14 Eylül 2011 Çarşamba

Türk Milliyetçiliğinin Yol Ayrımı / Abdullah Kuloğlu




Batı Metaryalizmi Gölgesi veya Büyük Doğu İdealizmi Gerçeği

Temel içtimaî zıtlığın hak-küfür şeklindeki görünüşünün, ferdî planda ruh-nefs zıtlığına dayandığını biliyoruz. Daha doğru ifadesi ile içtimaî bir bünyenin ferdin gölgesi olmasına nazaran “iman” davasının belirleyiciliğine inanıyoruz.
İster ulus milliyetçiliği isterse faşist ırk milliyetçiliği olsun, her ikisinin de “Batı Töre”sine bağlı şubeler olarak Siyonist-Hıristiyanlığın temsilcileri oldukları muhakkak. Buna göre “Batı Töresi”ni açıklamak üzere oluşturulmuş kavramlara dayalı olarak Fransız, Alman, İngiliz Milliyetçiliği ile Türk Milliyetçiliğini tarife kalkışmak, oryantalist bir bakış sunmaktır. Yani bu tür yaklaşımlar Türk’ün Türk’e bakışını değil, batılının-batıcının Türk’e bakışını sergiler.
Büyük Doğu tümüyle yerli-milli ve İslâm Ahlak’ına dayalı yapısı ile Türk’ün Türk’e bakışını temsil etmekle kalmaz, aynı zamanda Türk’ün Batıya ve Batıcıya bakışını da temsil eder!.. Bu manada Büyük Doğu İdealizmi’ne bağlı Türk Milliyetçiliği, gerçek Türk Milliyetçiliğidir!..
Emile Durkheim’in bakışı Batının-Batıcının Türk’e bakışı olması hasebiyle “Batı Töresi”nin devamı halindedir. Temsilcisi Ziya Gökalp!..
Faşist ırkçılığın bakışı Batının-Batıcının Türk’e bakışı olması hasebiyle “Batı Töresi”nin devamı halindedir.
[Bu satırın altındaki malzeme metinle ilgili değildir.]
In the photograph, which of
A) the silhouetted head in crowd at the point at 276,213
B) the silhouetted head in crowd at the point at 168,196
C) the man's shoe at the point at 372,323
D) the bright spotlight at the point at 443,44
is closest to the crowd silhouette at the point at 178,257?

Temsilcisi Nihal Atsız !..
Kuru Pragmatizm’in bakışı Batının-Batıcının Türk’e bakışı olması hasebiyle “Batı Töresi”nin devamı halindedir. Temsilcisi Yusuf Akçura !..
Kemalizim ise tüm sayılanlar ve sayılmayan daha niceleri ile birlikte aynı mahkumiyeti sergileyen yapısı ile tam bir bulamaç!..
Bunlar batı metaryalizminin gölgesi olup, gayr-i milli unsurlardır!.. Asıl gölgeye kendinden daha yakındır, ya!.. İşte bunlar suret-i Türk’ten görünüp, varlığı Siyonist-Hıristiyanlığa dayalı olanlardır. Batı Devşirmeleri!..
Ahlakî zemini farklı “Batı Töresi” milliyetçiliğinin, içtimaî diktasının Türk’e ne derece zararlar verdiğinin resmi olmak üzere buyrun:
Üstad Necip Fazıl'ın kaleminden:

 "Dalkavukluk... Bugün, fertlerin maddî ve manevî bütün iş ve menfaat sahalarında, büyükleriyle münasebetini düzenleyen ve neticeyi sağlayan biricik tılsım... Manzara şudur: Bütün cemiyet, bir mıknatıs kutbu üzerinde birbirinin eteğine yapışmış demir parçaları gibi, en küçüğünden en büyüğüne doğru birbirinin dalkavuğu vaziyetinde... Çünkü; ortada fani ve mahkum şahıslar kadrosunu aşan bir hüküm, bir iman ve mefkure ölçüsü kalmayınca, muvaffakiyetin tek sırrı, kuvvetlinin nefsaniyetini kabartmak san’atından ibaret kalır. İhlas yokluğu...
İltimas... Dalkavukluk, küçükten büyüğe doğru ferdin bütün kıymet ölçüsünü, hatır, gönül ve hoşa gitme değerine bağlayan bir korunma tedbiridir. Manzara; dişi ve başı ağrıyanlar için (Aspirin)den fazla el atılan ilaç... Çünkü: Birinci «çünkü»nün mukabil kutbu... Değer ve liyakat ölçüsünün iflası...
Hırsızlık... Hak ödemek ve hakkı ödenmek vaziyetinde herkesle herkes arasında; sırtında içtimaî bir emanet taşıyan herkesle emanette pay sahibi herkes arasında; evde babayla evlat, müessesede idareyle memur, dükkânda satıcı ile müşteri arasında...
.....
Rûşvet... Hırsızlığın en korkunç şubesi... Şahıslarda temerküz eden manevi haklandırma iktidarının hakka zıt olarak menfaat karşılığı satılması... Manzara: Rûşvet gişesi önünde, Eminönü meydanındaki otobüs bekleme mezbahasından fazla kalabalık... Çünkü: Haktan sıyrılan korku, insanlardan ve bütün insanî tertiplerden de sıyrılmış; ve menfi halisiyetini; su içmek ve ekmek yemek derecesindeki tabiîliğe dökmüştür...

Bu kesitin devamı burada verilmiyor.